PROBLEM TO SOLVE: From the first line to the last, restate the records word for word, skipping the pictures.

INFORMATION GIVEN:
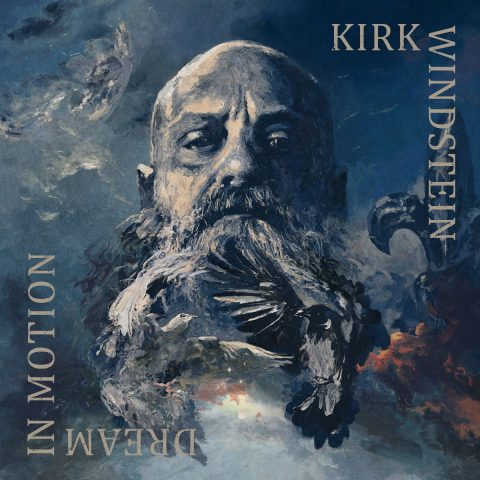 Kirk Windstein - Dream In Motion - Album Cover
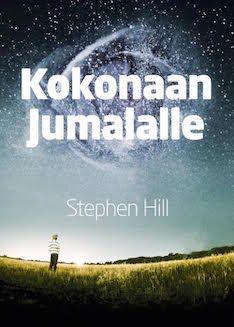 Kokonaan Jumalalle Stephen Hill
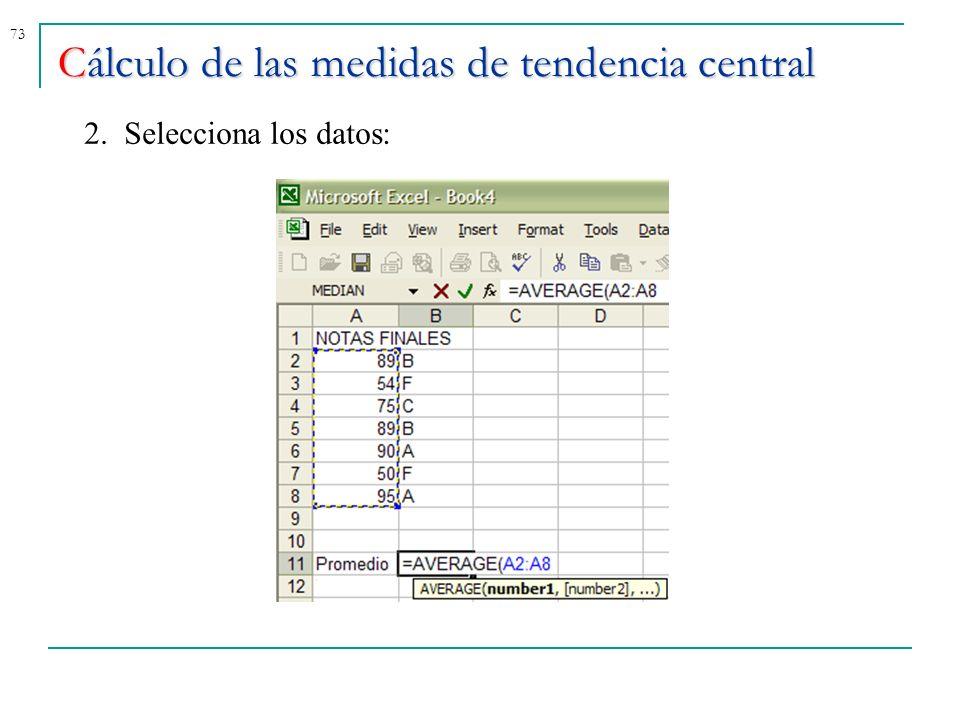 73 Cálculo de las medidas de tendencia central 2. Selecciona los datos:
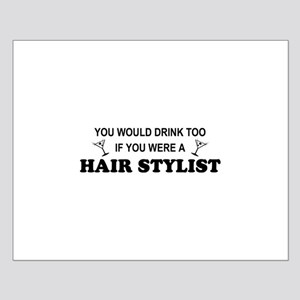 You'd Drink Too Hair Stylist Small Poster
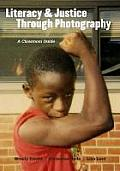Literacy & Justice Through Photography A Classroom Guide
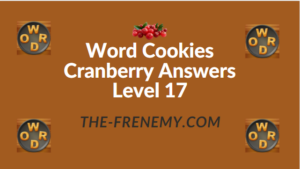 Word Cookies Cranberry Answers Level 17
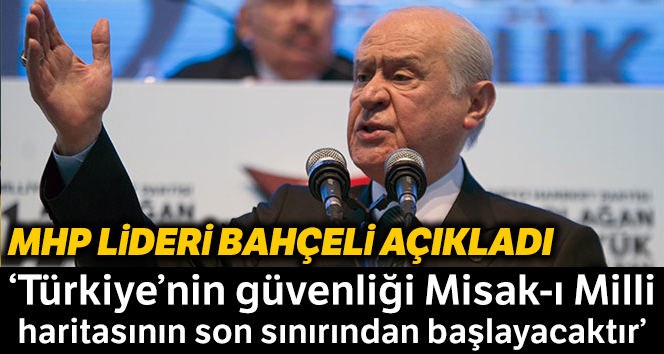 """MHP Genel Başkanı Devlet Bahçeli: """"Coğrafyanın mesajına kulak verip birlik ve beraberlik çağrısı yapıyoruz"""""""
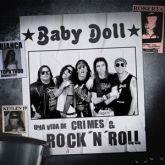 BABY DOLL - UMA VIDA DE CRIMES & ROCK' N' ROLL
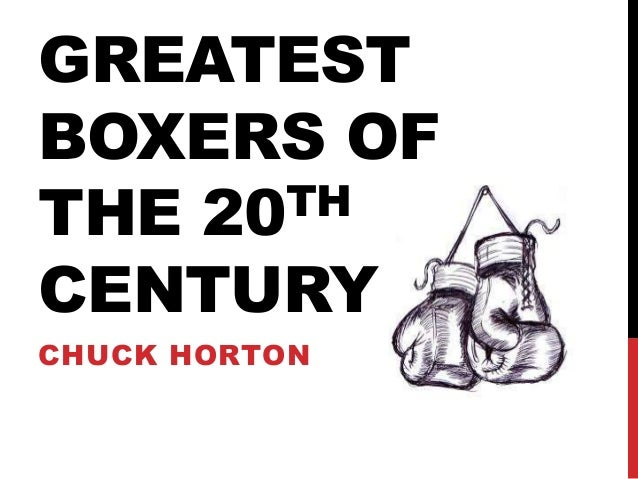 GREATEST  BOXERS OF  THE 20TH  CENTURY  CHUCK HORTON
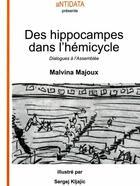 Couverture du livre « Des hippocampes dans l'hémicycle ; dialogues à l'Assemblée » de Malvina Majoux aux éditions Antidata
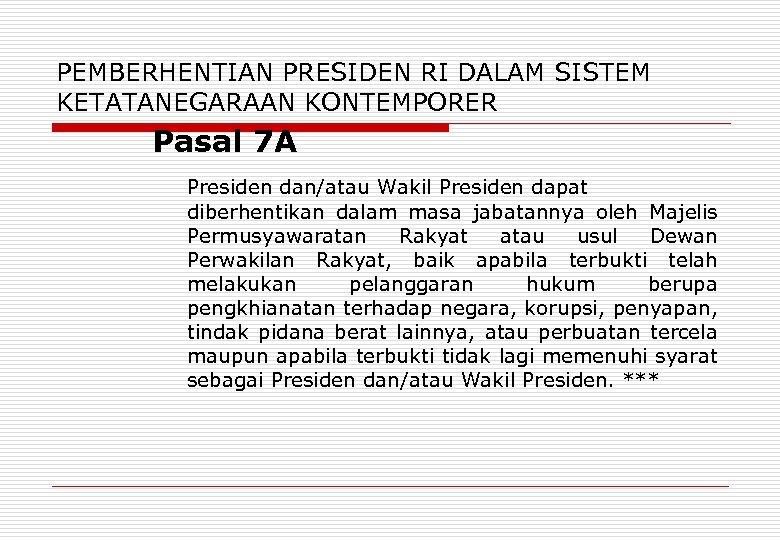 PEMBERHENTIAN PRESIDEN RI DALAM SISTEM KETATANEGARAAN KONTEMPORER Pasal 7 A Presiden dan/atau Wakil Presiden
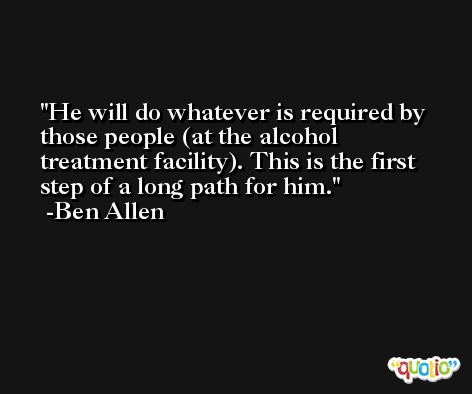 He will do whatever is required by those people (at the alcohol treatment facility). This is the first step of a long path for him. -Ben Allen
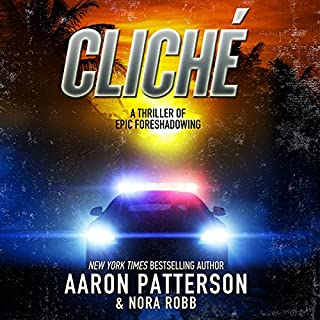 Cliche - a Thriller of Epic Foreshadowing cover art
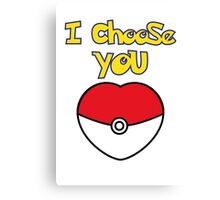 I CHOOSE YOU POKEMON  Canvas Print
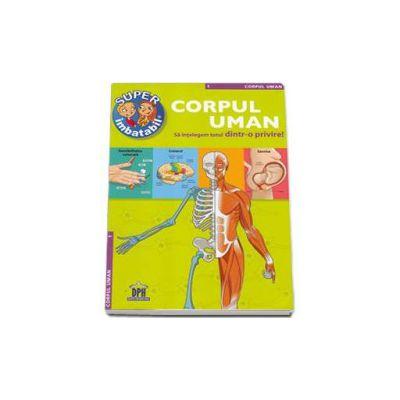 Corpul Uman - Sa intelegem totul dintr-o privire! Colectia - Super imbatabil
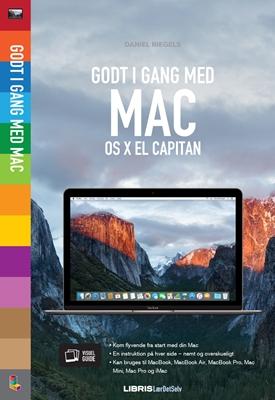 Godt i gang med Mac – OS X El Capitan Daniel Riegels 9788778537355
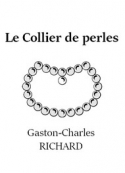 Gaston charles Richard: Le Collier de perles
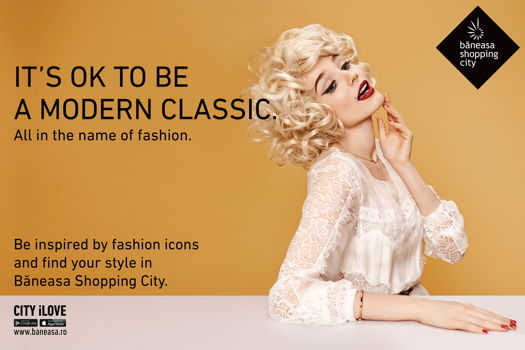 Băneasa Shopping City lansează o nouă campanie –  IT'S OK TO BE A MODERN CLASSIC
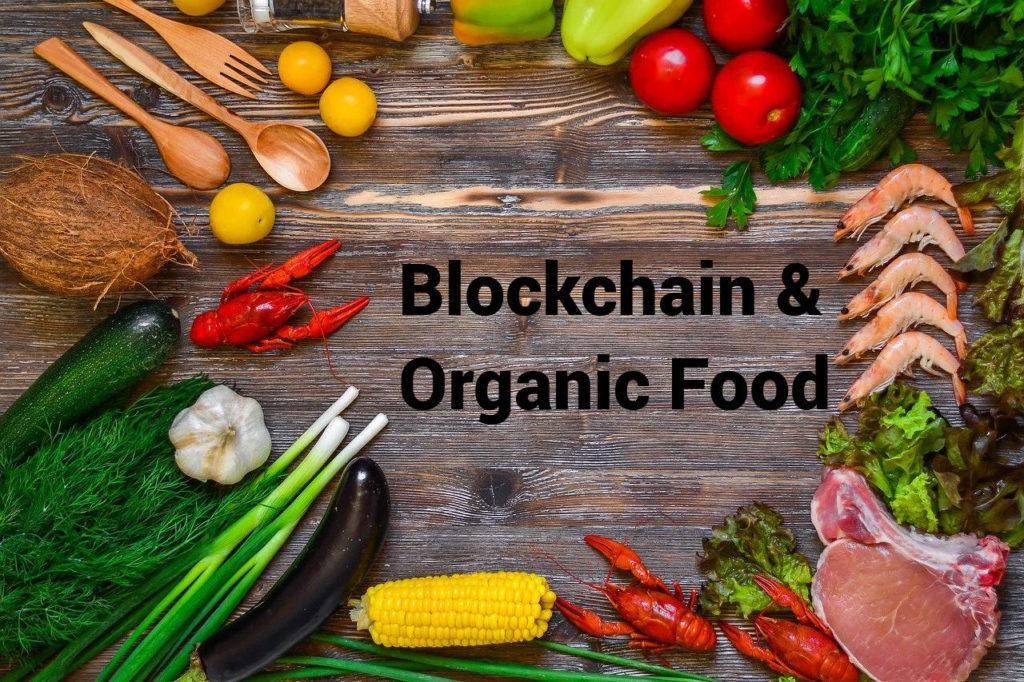 ORGANIC FOOD: is blockchain needed?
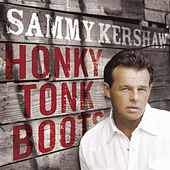 Play & Download Honky Tonk Boots by Sammy Kershaw | Napster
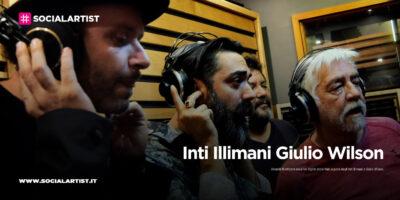 """Inti Illimani e Giulio Wilson, dal 16 ottobre il nuovo singolo """"Vale la pena"""""""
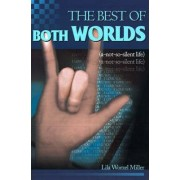 The Best of Both Worlds by Lila Worzel Miller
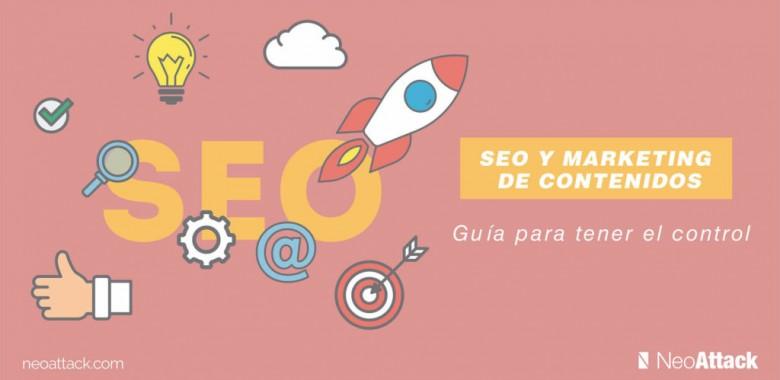 SEO y Marketing de contenidos: Guía para tener el control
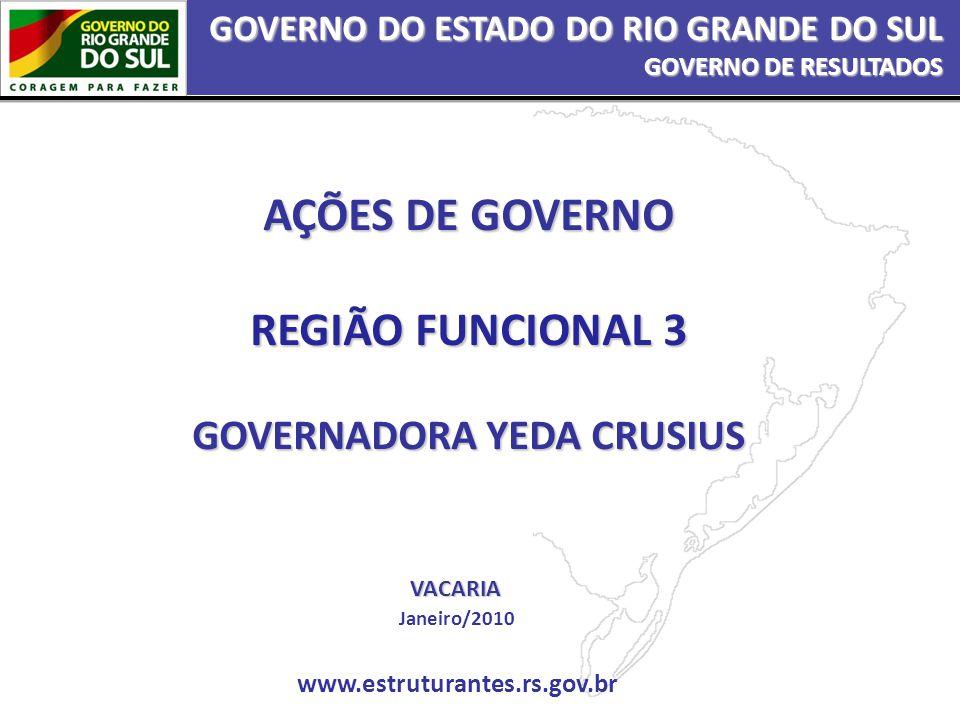 AÇÕES DE GOVERNO REGIÃO FUNCIONAL 3 GOVERNADORA YEDA CRUSIUS Janeiro/2010 www.estruturantes.rs.gov.br VACARIA GOVERNO DO ESTADO DO RIO GRANDE DO SUL G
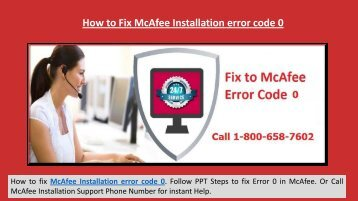 Steps to Fix McAfee Installation error 0 Call 1-800-658-7602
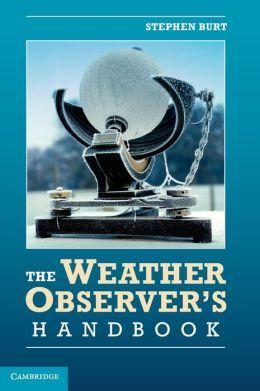 The Weather Observer's Handbook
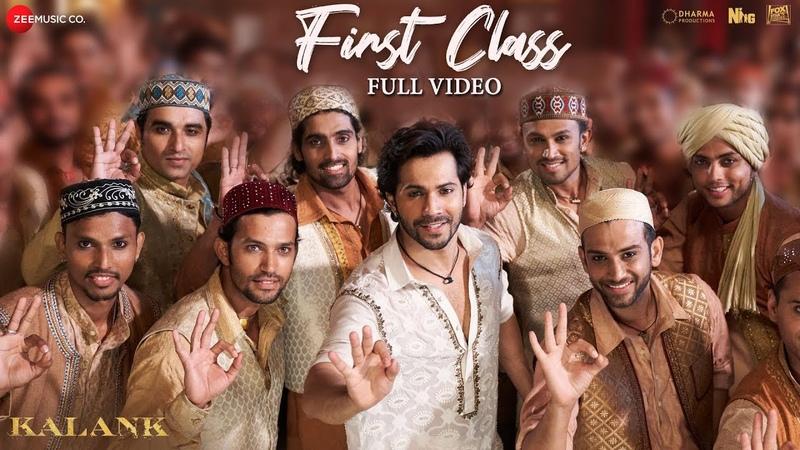 First Class Full Video Kalank Varun Dhawan Alia Bhatt Kiara Arijit Singh Pritam Amitabh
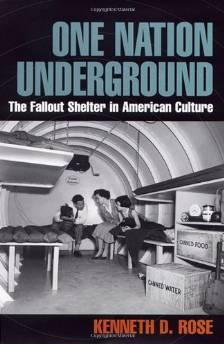 ONE NATION UNDERGROUND: THE FALLOUT SHELTER IN AMERICAN CULTURED., Kenneth (Kenneth David) Rose - Product Image
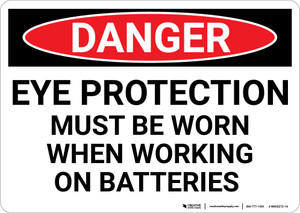 Danger: Eye Protection Required When Working On Batteries - Wall Sign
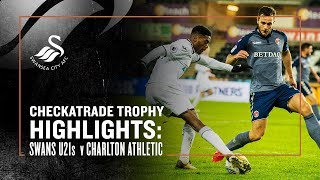 Checkatrade Highlights: Swans U21s v Charlton Athletic
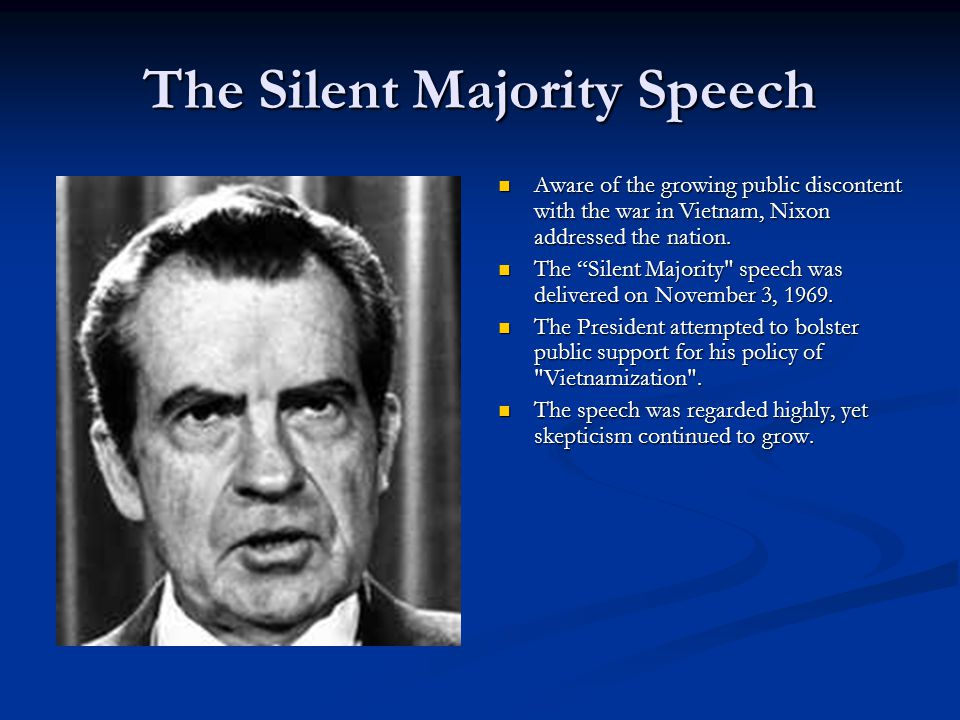 The Silent Majority Speech Aware of the growing public discontent with the war in Vietnam, Nixon addressed the nation.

SOLUTION TO THIS EXERCISE:
 Kirk Windstein - Dream In Motion - Album Cover
 Kokonaan Jumalalle Stephen Hill
 73 Cálculo de las medidas de tendencia central 2. Selecciona los datos:
 You'd Drink Too Hair Stylist Small Poster
Literacy & Justice Through Photography A Classroom Guide
 Word Cookies Cranberry Answers Level 17
 """MHP Genel Başkanı Devlet Bahçeli: """"Coğrafyanın mesajına kulak verip birlik ve beraberlik çağrısı yapıyoruz"""""""
 BABY DOLL - UMA VIDA DE CRIMES & ROCK' N' ROLL
 GREATEST  BOXERS OF  THE 20TH  CENTURY  CHUCK HORTON
 Couverture du livre « Des hippocampes dans l'hémicycle ; dialogues à l'Assemblée » de Malvina Majoux aux éditions Antidata
 PEMBERHENTIAN PRESIDEN RI DALAM SISTEM KETATANEGARAAN KONTEMPORER Pasal 7 A Presiden dan/atau Wakil Presiden
 He will do whatever is required by those people (at the alcohol treatment facility). This is the first step of a long path for him. -Ben Allen
 Cliche - a Thriller of Epic Foreshadowing cover art
 I CHOOSE YOU POKEMON  Canvas Print
 Corpul Uman - Sa intelegem totul dintr-o privire! Colectia - Super imbatabil
 Godt i gang med Mac – OS X El Capitan Daniel Riegels 9788778537355
 Gaston charles Richard: Le Collier de perles
 Băneasa Shopping City lansează o nouă campanie –  IT'S OK TO BE A MODERN CLASSIC
 ORGANIC FOOD: is blockchain needed?
 Play & Download Honky Tonk Boots by Sammy Kershaw | Napster
 """Inti Illimani e Giulio Wilson, dal 16 ottobre il nuovo singolo """"Vale la pena"""""""
 The Best of Both Worlds by Lila Worzel Miller
 SEO y Marketing de contenidos: Guía para tener el control
 AÇÕES DE GOVERNO REGIÃO FUNCIONAL 3 GOVERNADORA YEDA CRUSIUS Janeiro/2010 www.estruturantes.rs.gov.br VACARIA GOVERNO DO ESTADO DO RIO GRANDE DO SUL G
 Steps to Fix McAfee Installation error 0 Call 1-800-658-7602
 The Weather Observer's Handbook
 First Class Full Video Kalank Varun Dhawan Alia Bhatt Kiara Arijit Singh Pritam Amitabh
 ONE NATION UNDERGROUND: THE FALLOUT SHELTER IN AMERICAN CULTURED., Kenneth (Kenneth David) Rose - Product Image
 Danger: Eye Protection Required When Working On Batteries - Wall Sign
 Checkatrade Highlights: Swans U21s v Charlton Athletic
 The Silent Majority Speech Aware of the growing public discontent with the war in Vietnam, Nixon addressed the nation.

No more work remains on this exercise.